**Objectives:**
1. In the text about John Boehner's donors below, condense the paragraph that opens "Boehner ran for his leadership post" into a short bulleted list that keeps its main facts.
2. Reproduce the portion of the text about John Boehner's donors starting with "And the Center" and going on through "helping other candidates.".
3. Continue the text about John Boehner's donors, picking up after its final sentence.
[BEGIN Selection]
Yesterday the Center For Public Integrity took a good hard look at who bankrolls John Boehner-- and I don't think most voters in western Ohio are aware of how in the pocket of the worst special interests in America their congressman is. "It's no surprise," they wrote, "that Boehner's top career donors include a lobbyist-turned-tobacco executive, two former CEOs of an insurance company, the head of a coal company, and a former telecommunications lobbyist, as well as corporate political action committees for two tobacco behemoths, two shipping companies, and four financial services firms and associations."
Boehner ran for his leadership post on a platform of lobbyist reform, telling Fox News Channel: "I've got a long record of ... reforming Congress, and I think we need more reforms to make sure that there's transparency in the relationship between those who lobby us and members themselves." But much of his campaign funding continues to come from lobbyists. Boehner's Freedom Project leadership PAC has distributed millions of dollars-- mostly raised from other PACs-- to Republican Congressional candidates. Between his PAC and campaign committee, Boehner has taken in more than $30 million in campaign cash. His close ties with lobbyists, however, have turned off even the occasional House Republican-- then-Rep. Chris Shays of Connecticut opposed Boehner's leadership bid in 2006, noting "The problem John faces is that he's so close to K Street."

Boehner's career has been marked by aggressive support of business interests. He has backed the U.S. Chamber of Commerce's position 93 percent of the time through his Congressional career. The AFL-CIO says he voted against their interests on every vote he cast in 2008 and 2009, and, as of 2008, backed the labor coalition just 5 percent of the time over his career. Boehner authored the 2006 Pension Protection Act, which expanded tax breaks for those who invest in retirement savings plans, and was also behind the law that implemented the U.S. free trade agreement with Oman. He has been a strong opponent of anti-tobacco legislation as well. While Ohio has no tobacco manufacturing facilities, the most recent data available showed the Buckeye State was home to 475 tobacco farms in 2007, though the total has declined dramatically in recent years. Boehner has also reliably opposed the Obama administration -- on the stimulus package, health care reform, Children's Health Insurance Program reauthorization, and financial regulation. One hundred days into Obama's administration, Boehner said the Democratic legislative agenda made him "want to throw up."

And the Center for Public Integrity isn't alone in sniffing out what Boehner has been up to. Even a commentator of the local Fox station called him out. Earlier this month the Washington Post was also moved to comment on Boehner's blatant corruption and money grubbing. As Justin Coussoule, the straight-arrow, progressive Democrat running for the seat Boehner has been occupying, said yesterday, “No national officeholder has abused the PAC system more egregiously than Congressman John Boehner.” The Post doesn't get to the point as quickly... but they get there:
Boehner has collected more than $1.4 million from business interests this election cycle for a committee he says he created to help fellow Republican lawmakers. But Boehner's committee has spent only about a third of its money helping other candidates.
[END Selection]
[BEGIN Provided data]
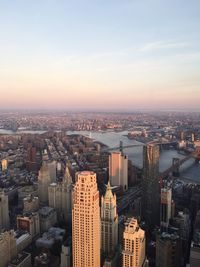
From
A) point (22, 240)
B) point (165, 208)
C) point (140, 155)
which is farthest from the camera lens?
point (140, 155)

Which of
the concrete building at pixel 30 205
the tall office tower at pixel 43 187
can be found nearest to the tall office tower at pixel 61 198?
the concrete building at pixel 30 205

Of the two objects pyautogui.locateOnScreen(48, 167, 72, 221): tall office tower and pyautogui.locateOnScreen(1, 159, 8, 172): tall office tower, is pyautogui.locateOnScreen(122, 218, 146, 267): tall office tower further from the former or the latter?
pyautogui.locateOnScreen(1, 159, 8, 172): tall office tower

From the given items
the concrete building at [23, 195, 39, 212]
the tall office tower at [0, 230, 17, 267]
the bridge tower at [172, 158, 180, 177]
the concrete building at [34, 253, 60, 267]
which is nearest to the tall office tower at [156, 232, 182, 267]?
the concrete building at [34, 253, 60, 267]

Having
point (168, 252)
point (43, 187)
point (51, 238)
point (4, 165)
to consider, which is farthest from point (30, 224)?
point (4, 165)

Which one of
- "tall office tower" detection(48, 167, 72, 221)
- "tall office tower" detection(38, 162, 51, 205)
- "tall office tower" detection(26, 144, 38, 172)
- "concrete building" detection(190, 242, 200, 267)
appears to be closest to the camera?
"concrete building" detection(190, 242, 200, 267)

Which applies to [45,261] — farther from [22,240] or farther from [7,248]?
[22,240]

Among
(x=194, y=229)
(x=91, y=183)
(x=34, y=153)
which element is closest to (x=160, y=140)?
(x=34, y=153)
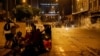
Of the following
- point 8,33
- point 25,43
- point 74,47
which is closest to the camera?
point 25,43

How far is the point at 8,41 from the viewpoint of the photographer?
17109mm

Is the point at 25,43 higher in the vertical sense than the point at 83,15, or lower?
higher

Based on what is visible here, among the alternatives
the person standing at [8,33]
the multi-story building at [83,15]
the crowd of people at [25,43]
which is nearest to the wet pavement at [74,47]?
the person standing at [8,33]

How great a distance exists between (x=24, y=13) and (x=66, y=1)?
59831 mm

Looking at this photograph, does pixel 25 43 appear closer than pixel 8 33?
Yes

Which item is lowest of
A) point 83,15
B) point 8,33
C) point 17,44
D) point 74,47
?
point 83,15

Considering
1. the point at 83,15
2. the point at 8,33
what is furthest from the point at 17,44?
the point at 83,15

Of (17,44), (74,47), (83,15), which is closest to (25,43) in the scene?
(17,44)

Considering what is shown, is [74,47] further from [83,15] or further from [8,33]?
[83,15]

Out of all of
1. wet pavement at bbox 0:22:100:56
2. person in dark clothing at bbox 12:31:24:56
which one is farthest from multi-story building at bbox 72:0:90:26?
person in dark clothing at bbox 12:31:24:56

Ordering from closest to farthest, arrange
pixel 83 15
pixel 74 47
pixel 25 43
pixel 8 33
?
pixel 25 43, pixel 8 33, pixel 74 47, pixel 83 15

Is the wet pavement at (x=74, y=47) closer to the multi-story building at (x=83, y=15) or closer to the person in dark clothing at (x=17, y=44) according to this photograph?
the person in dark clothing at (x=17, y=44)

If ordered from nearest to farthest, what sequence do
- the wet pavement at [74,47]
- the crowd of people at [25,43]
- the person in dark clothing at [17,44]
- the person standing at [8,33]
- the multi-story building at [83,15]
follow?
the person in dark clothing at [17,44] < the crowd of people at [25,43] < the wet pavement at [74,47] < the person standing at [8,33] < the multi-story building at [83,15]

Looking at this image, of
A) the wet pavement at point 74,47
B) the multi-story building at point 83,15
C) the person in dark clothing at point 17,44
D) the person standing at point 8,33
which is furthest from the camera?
[END Provided data]
[BEGIN Provided data]
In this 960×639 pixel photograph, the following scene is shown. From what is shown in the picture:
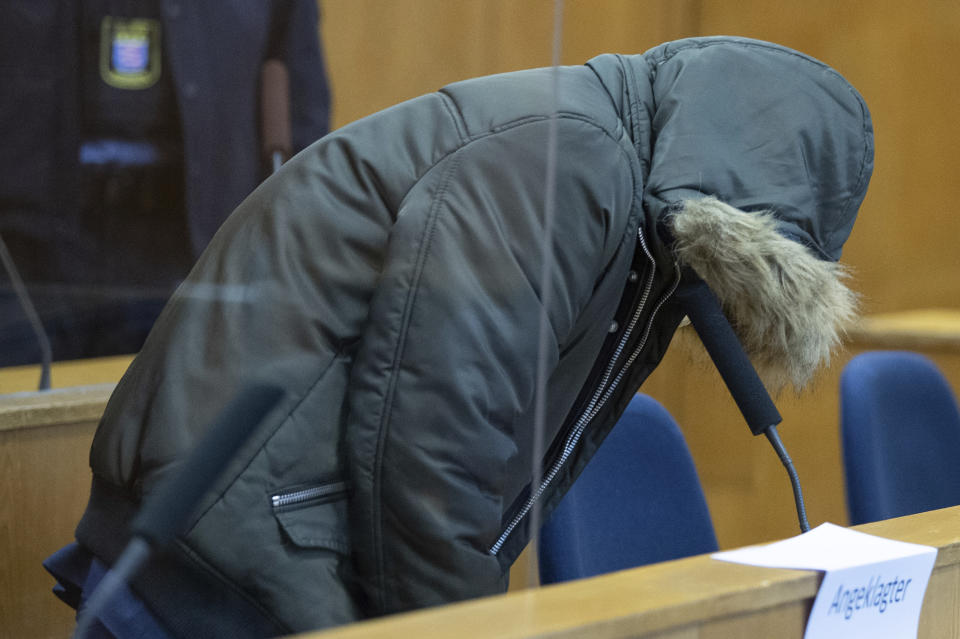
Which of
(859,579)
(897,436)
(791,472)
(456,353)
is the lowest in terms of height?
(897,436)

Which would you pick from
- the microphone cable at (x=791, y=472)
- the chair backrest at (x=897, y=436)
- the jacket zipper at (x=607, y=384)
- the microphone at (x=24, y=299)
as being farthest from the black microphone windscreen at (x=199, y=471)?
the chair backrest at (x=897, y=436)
[END Provided data]
**Results for the exercise:**
1.
- Boehner ran for his leadership post on a platform of lobbyist reform and told Fox News Channel that Congress needed more transparency in its dealings with lobbyists.
- Much of his campaign funding still comes from lobbyists.
- His Freedom Project leadership PAC has given millions of dollars, mostly raised from other PACs, to Republican Congressional candidates.
- His PAC and campaign committee together have taken in more than $30 million.
- Then-Rep. Chris Shays of Connecticut opposed Boehner's 2006 leadership bid, saying Boehner was "so close to K Street."

2.
And the Center for Public Integrity isn't alone in sniffing out what Boehner has been up to. Even a commentator of the local Fox station called him out. Earlier this month the Washington Post was also moved to comment on Boehner's blatant corruption and money grubbing. As Justin Coussoule, the straight-arrow, progressive Democrat running for the seat Boehner has been occupying, said yesterday, “No national officeholder has abused the PAC system more egregiously than Congressman John Boehner.” The Post doesn't get to the point as quickly... but they get there:
Boehner has collected more than $1.4 million from business interests this election cycle for a committee he says he created to help fellow Republican lawmakers. But Boehner's committee has spent only about a third of its money helping other candidates.

3.
About two-thirds of its expenditures have gone instead to costs the committee describes as necessary to raise money, including fine meals and trips to luxurious resorts where the congressman mingles with corporate-directed groups and lobbyists. Boehner (Ohio) has spent more than $182,000 through the committee on frequent travel with donors to Florida and similar vacation spots, according to Federal Election Commission records, including $70,403 at the Ritz-Carlton in Naples and more than $30,000 at Disney Resort Destinations.

As it turns out, Boehner's use of funds collected for others by his "leadership PAC," or political action committee, is more the rule than the exception among Republican and Democratic lawmakers. Most leadership PACs have given away less than 40 percent of their expenditures this cycle, even though they typically say they are collecting and bundling donations for others, according to data compiled by the Center for Responsive Politics at the request of the Washington Post.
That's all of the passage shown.